Americans drink an average of three cups of coffee per day, making it a vital part of our daily routine. When making that perfect cup of coffee at home, you always use the tastiest coffee beans, the purest filtered water, and your very favorite coffee mug, but are you really doing everything you can to ensure the best tasting cup of coffee possible?
It might surprise you to learn that a 2011 NSF study found the kitchen to be the germiest place in the home, with more germs hiding in coffee maker reservoirs than on bathroom faucet handles, light switches, and even pet toys! Not only can improperly cleaned coffee makers harbor yeast and mold that might make you sick, but oily residues, hard-water deposits, and other impurities can build up over time to spoil your best efforts at a delicious cup o' joe.
By adding just a few simple steps to your coffee making routine, you can ensure that your daily cup of coffee gives you that extra pep in your step without any harmful germs or unpleasant tastes.
- After you've finished with your coffee, dump any remaining liquid out and clean the carafe with liquid coffee pot cleaner or soap and water. Not only can stuck-on coffee stain your carafe, but it can also leave behind residues that may affect the taste of your next brew.
- Remove your coffee maker's filter. If your coffee maker uses a permanent filter, dump out the grinds and wash it. If you coffee maker uses disposable filters, simply remove the filter and throw it away.
- You should remove the filter holder on a regular basis and rinse it off, as coffee grinds have a tendency to settle there.
- Wipe your coffee maker down with a wet rag. Pay special attention to the hot plate when it has cooled, as this area tends to accumulate coffee drips that can build up over time and lead to an unpleasant burning coffee smell.
- Depending on how hard your water is, your coffee maker should be decalcified every 1-3 months using a decalcifying agent or white vinegar and water in order to remove any mineral build-up.

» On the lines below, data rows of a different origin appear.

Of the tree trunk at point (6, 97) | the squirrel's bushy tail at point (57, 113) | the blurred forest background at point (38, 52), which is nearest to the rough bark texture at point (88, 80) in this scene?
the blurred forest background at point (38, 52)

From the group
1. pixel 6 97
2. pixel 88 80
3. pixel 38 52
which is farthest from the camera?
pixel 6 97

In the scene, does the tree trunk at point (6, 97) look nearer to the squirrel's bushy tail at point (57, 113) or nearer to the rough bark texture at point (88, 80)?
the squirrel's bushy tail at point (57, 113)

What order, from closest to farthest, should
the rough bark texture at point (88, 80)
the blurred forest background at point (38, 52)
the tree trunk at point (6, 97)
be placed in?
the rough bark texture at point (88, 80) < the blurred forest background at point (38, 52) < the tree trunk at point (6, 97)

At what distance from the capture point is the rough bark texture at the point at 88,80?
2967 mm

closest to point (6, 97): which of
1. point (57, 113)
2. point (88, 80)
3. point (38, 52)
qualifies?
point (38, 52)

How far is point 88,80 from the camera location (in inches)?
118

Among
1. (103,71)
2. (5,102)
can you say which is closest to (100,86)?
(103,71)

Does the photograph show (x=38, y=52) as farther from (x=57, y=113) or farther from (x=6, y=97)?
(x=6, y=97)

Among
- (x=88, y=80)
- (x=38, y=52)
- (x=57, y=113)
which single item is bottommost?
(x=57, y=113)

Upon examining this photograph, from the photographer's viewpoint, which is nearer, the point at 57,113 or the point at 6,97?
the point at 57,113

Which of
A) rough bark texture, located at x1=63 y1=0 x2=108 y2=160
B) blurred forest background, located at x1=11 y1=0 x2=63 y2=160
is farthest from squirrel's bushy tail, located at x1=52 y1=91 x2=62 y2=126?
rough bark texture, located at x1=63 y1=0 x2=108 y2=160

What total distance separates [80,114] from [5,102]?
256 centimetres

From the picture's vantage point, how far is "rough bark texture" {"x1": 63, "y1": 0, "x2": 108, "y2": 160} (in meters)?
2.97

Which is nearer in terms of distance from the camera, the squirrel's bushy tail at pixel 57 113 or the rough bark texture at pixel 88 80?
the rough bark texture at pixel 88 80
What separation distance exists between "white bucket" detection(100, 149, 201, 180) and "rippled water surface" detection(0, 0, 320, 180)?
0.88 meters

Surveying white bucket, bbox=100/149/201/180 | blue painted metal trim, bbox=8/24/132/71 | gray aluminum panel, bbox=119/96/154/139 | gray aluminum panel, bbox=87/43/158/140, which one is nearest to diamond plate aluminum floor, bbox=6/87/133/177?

- When using a white vinegar and water solution, fill the coffee maker's water chamber with equal parts white vinegar and water, then start a brew cycle. Turn off the coffee maker midway through the cycle and let it sit for an hour. After an hour, resume the brew cycle. Pour out the vinegar and water solution and then run a new brew cycle using only water. Repeat this water-only cycle two more times to fully rinse out your coffee maker, giving your coffee maker time to cool slightly in between brews.